A proxy is a program that enables users to change their IP address by routing traffic through someone else’s infrastructure. Proxies are often used by attackers to distribute their attack and make it look like requests are coming from lot of different devices.

Categories of proxies

There exists different kinds of proxies:

  • Data-center: the proxy IP located in data-centers like AWS, Google, OVH. They tend to have a low latency due to their location in data-centers with good connectivity.
  • Residential: the IP belongs to an ISP, e.g. Comcast, Verizon, AT&T. The proxy is located on a real-user device. Thus, the latency tends to be higher than data-center proxies.
  • ISP: ISP proxies combine the best of data-center and residential proxies. The IP address of ISP proxies are registered under the name of well known ISPs like AT&T, but are located in data centers. Thus, these proxies combine a good IP reputation with a low latency connection.

How do proxy providers obtain proxies?

To obtain data-center proxies, proxy providers need to have physical or virtual machines in the cloud or in data-centers, and run a proxy agent like Squid proxy.

ISP proxies are similar to data center proxies, but proxy providers have to acquire IP blocks to ISPs beforehand. This way, it looks like traffic comes from an ISP IP address instead of a data-center IP. In both case, everything is clean and legal. All machines and IP addresses belong to the proxy provider.

When it comes to residential proxies, the situation may become a litle bit more shady. As I already discussed in this DataDome blog post, proxy providers obtained residential proxies using different. While some approaches are legal, while not being necessarly moral, others rely on malware and are clearly illegal.
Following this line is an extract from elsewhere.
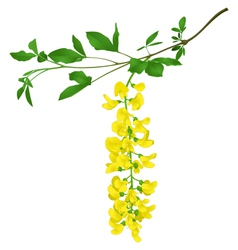 Green branch of yellow acacia isolated on white vector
  • Mobile and software SDKs: some proxy providers offer an SDK to be included in desktop software or mobile applications. These SDKs enable developers to monetize their applications instead of/in addition to ads. While this approach is legal as most SDKs tend to explicitly ask for user permission, a few people probably realize what it implies.
  • Browser extensions: proxy providers also contact some owners of popular browser extensions so that they include their proxy code in the extension.

Illegal methods:

  • Malware: Researchers actively fingerprinted proxies to determine the type of devices on which proxies were running. Their analysis showed that some proxies of the proxy network they were using were linked to webcams and IoT devices probably part of a botnet (as it’s not possible to explicitly give consent on these kinds of devices to install an SDK).
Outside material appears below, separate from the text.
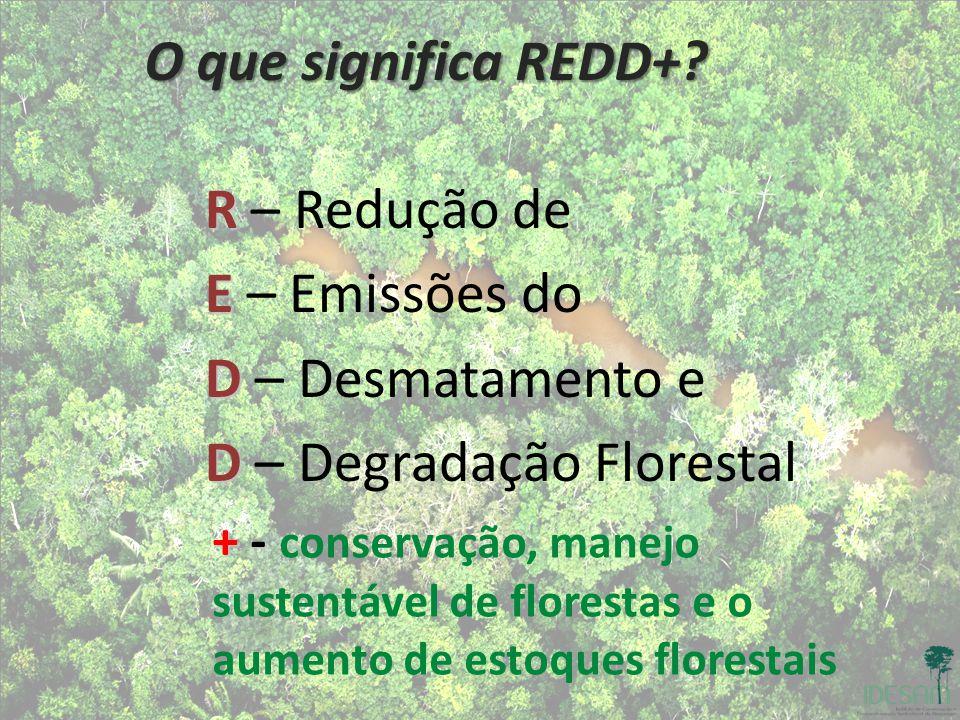 D – Degradação Florestal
Thus, I was curious to see if we could cluster proxies using ports open as a sort of cheap fingerprint. I had no particular expectations in mind, maybe see if some clusters of open ports would be linked:

  • to data-center or residential proxies;
  • bots conducting aggressive vulnerability scanning, since it could indicate compromised machines;

Scanning 10K proxies to detect open ports

I use the Avastel all infected IPs 7d blocklist to get a list of IPs recently identified as proxies. I randomly select a sample of 10,000 proxy IPs.
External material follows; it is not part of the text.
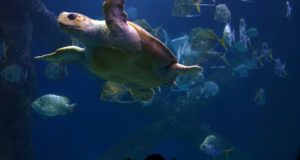Zoos & Aquariums: More than Meets the Eye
Then, I leverage the Python3 Nmap library to programmatically scan these proxy IPs.

To speed up the scanning process I did two things:

  1. I leverage the ThreadPoolExecutor class to scan multiple IP addresses in parallel.
  2. I scan the top 50 ports using the --top-ports in Nmap. This flag can be used through the scan_top_ports method in the python3-nmap library.

To decrease the chance of having our scan detected and blocked, I also use the Pn Nmap flag.

Disclaimer: We may still miss open ports even using these options. However, it’s still a good estimate for my informal blog post study.

The code below shows the program used for scanning. Results are saved to a JSON file for a later study.

import nmap3
import json
import random
from concurrent.futures import ThreadPoolExecutor, as_completed


def read_ips_list(file_path='', max_ips=100):
    ips = []
    with open(file_path, 'r') as f:
        for line in f.readlines():
            ips.append(line.split(';')[0])

    return random.sample(ips, max_ips)


def save_scan_results(file_path, ip_to_open_ports):
    with open(file_path, 'w+') as f:
        f.write(json.dumps(ip_to_open_ports))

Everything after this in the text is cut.